To my not-so-great surprise, when we asked for volunteers to help introduce a group of Karen dancers to the stage at the International Children’s Festival, nobody stepped forwards. Luckily, I had already recruited Eh Sher and Moo Bwe Say ahead of time, so I was okay with this. But as we started brainstorming what we should say to introduce the Karen group, more of the kids wanted contribute. Eventually, 4 more students stepped forward to volunteer to speak in front of a crowd. Considering how shy these students normally are in front of strangers, this was quite a pleasant surprise! We worked together to brainstorm what we should share about the Karen people, about T2C, and about the done dance. Most of the conversation focused on what it means to be Karen, and the students had a hard time coming up answers. Because they are innately Karen, so involved in the tightly knit Karen community, living a Karen life so thoroughly; it’s hard to take a step back and come up with words to define what makes them different. So I offered up my perspective from the point of view of an outsider. We came up with several ideas: about how Karen people share alot, how they support each other endlessly and how some of that might have stemmed from all the trials they endured as refugees. We also talked about the different types of Karen, but nobody felt they knew enough to speak to it. We did however come up with a list of countries where Karen people live – literally all over the world. One last idea we settled on, is the idea of faith. Although Karen practice different religions, many Karen have a very strong, steadfast faith. I helped them put all these thoughts down on paper, and assigned each student a part. Then we practiced. Practiced. And then practiced some more.
On Saturday morning, I picked up some of the girls to meet at a bakery. The idea was to practice one more time J but also to gather together and have some breakfast. It went very smoothly, and I was very impressed. All of them had definitely practiced at home! We decided to go to the festival early, and that turned out to be a very good decision. The festival had a lot of activities and attractions for children, and it was all free! We wandered around to several booths and did some of the arts and crafts projects. We also watched a few of the performances and ate some ice cream. Finally, it was time for the performance! There was a little bit of trouble meeting up with the dancers. The festival was fairly large. After about 20 minutes, we finally found them, but then the adults couldn't find the designated parking lot. Mina went with them to help them find the parking lot, while the rest of us waited with the dancers. At this point, the stage crew started peppering us with questions about acoustic equipment, how we wanted the stage set up, and stressed the need for a quick turnover once the current performers finished. They also wanted to see the traditional drums beforehand to get an idea of what kind of sound enhancers were necessary, but the drums were with the adults who were looking for parking! After a stressful 10 minutes, with 5 minutes before we were set to go on stage, the adults finally got to the stage with the drums. I showed these drums to the stage technicians and thought that was pretty much taken care of. However, due to some communication difficulties about how the stage should be set up, it did take longer than anticipated to turn the stage over.

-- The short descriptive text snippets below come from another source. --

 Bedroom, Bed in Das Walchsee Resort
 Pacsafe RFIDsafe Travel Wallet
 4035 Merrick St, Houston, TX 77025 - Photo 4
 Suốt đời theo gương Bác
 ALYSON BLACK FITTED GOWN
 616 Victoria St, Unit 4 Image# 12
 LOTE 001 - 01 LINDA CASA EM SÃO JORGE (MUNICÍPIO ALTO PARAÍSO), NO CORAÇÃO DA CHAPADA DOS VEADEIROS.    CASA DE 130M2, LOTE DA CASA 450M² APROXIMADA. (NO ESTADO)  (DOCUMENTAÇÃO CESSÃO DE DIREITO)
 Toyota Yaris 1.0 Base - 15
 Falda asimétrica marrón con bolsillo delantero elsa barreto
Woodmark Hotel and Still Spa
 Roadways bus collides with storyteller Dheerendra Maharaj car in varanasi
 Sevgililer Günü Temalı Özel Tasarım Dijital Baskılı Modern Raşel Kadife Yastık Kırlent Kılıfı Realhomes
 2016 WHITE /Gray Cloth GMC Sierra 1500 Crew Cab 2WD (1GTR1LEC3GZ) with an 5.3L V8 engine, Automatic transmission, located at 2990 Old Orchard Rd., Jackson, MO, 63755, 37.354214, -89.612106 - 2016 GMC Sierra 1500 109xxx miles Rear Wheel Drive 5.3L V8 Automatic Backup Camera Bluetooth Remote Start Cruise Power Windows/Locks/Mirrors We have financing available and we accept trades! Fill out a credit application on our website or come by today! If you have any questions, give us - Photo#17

Finally though, it was time for the show to begin! Just as we practiced, the girls walked onto the stage in the order we had discussed. They might have been nervous – but they looked absolutely fearless. They introduced themselves and calmly went over the well-rehearsed speech. In the same calm manner, the girls walked off the stage in reverse order, and met me in the back. I gave them all a big smile, and we quickly walked to the front of the stage to watch the rest of the show. The dancers were also very well-rehearsed, and put on a fantastic, high energy show. The crowd seemed to love it also, which was great. After the show was over, the stage manager walked up to me and complimented me on how well it went. I thanked him and assured him that I had little to do with it, but was pleased to hear how much he enjoyed it. Then we lingered a little bit after the show, to mingle with the dancers, take some photos, and enjoy the rest of the festival. But it was hot out, and I think we were all a little happy to go home about 5 hours later from when we had met. As we were walking back towards the parking lot, Ann ( the youngest at age 7), was complaining that she was tired of walking. But since we were all pretty tired, we just reassured her that we were almost to the car and encouraged her verbally. To my surprise, Day Poh, another girl, perhaps 11 but hardly bigger in size than Ann, offered to carry Ann on her back. This really warmed my heart. Day Poh was equally as tired as the rest of us. And she was the 3rd youngest in the group, but her selflessness and generosity surpassed all of us. It was wonderful to witness, humbling and inspiring at the same time. I felt very lucky. A wonderful end to a wonderful day.